▸ Aim
Rewrite all of the material below with "meters" substituted for each occurrence of "metres", leaving every other character unchanged.

╭─ Stored data

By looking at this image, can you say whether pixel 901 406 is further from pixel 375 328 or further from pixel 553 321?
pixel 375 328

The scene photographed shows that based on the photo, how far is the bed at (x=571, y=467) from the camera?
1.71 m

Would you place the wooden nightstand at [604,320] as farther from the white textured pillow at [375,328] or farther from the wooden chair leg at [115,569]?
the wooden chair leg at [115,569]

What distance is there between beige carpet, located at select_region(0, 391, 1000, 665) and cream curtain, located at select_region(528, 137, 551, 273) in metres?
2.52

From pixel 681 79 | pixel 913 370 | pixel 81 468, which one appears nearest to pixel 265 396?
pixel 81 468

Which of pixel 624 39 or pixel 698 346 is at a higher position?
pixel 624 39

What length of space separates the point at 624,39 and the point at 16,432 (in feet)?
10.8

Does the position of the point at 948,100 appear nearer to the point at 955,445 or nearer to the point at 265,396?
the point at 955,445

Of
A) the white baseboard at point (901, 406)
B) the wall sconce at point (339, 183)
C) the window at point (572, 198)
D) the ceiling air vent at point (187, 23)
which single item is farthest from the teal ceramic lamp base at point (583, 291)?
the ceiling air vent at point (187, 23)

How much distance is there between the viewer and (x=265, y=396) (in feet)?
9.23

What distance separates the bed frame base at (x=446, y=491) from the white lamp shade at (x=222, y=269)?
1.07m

╰─

▸ Completed exercise
By looking at this image, can you say whether pixel 901 406 is further from pixel 375 328 or further from pixel 553 321?
pixel 375 328

The scene photographed shows that based on the photo, how far is the bed at (x=571, y=467) from the camera?
1.71 m

Would you place the wooden nightstand at [604,320] as farther from the white textured pillow at [375,328] or farther from the wooden chair leg at [115,569]?
the wooden chair leg at [115,569]

What distance is there between beige carpet, located at select_region(0, 391, 1000, 665) and cream curtain, located at select_region(528, 137, 551, 273) in meters?
2.52

From pixel 681 79 | pixel 913 370 | pixel 81 468, which one appears nearest to pixel 265 396?
pixel 81 468

Which of pixel 624 39 or pixel 698 346 is at a higher position?
pixel 624 39

What length of space separates the point at 624,39 and the point at 16,432 (in feet)?
10.8

Does the position of the point at 948,100 appear nearer to the point at 955,445 or nearer to the point at 265,396?
the point at 955,445

Of
A) the white baseboard at point (901, 406)
B) the wall sconce at point (339, 183)
C) the window at point (572, 198)
D) the ceiling air vent at point (187, 23)
which single item is farthest from the teal ceramic lamp base at point (583, 291)?
the ceiling air vent at point (187, 23)

How much distance is there between the viewer and (x=265, y=396) (in feet)?
9.23

What distance separates the bed frame base at (x=446, y=491) from the white lamp shade at (x=222, y=269)?
1.07m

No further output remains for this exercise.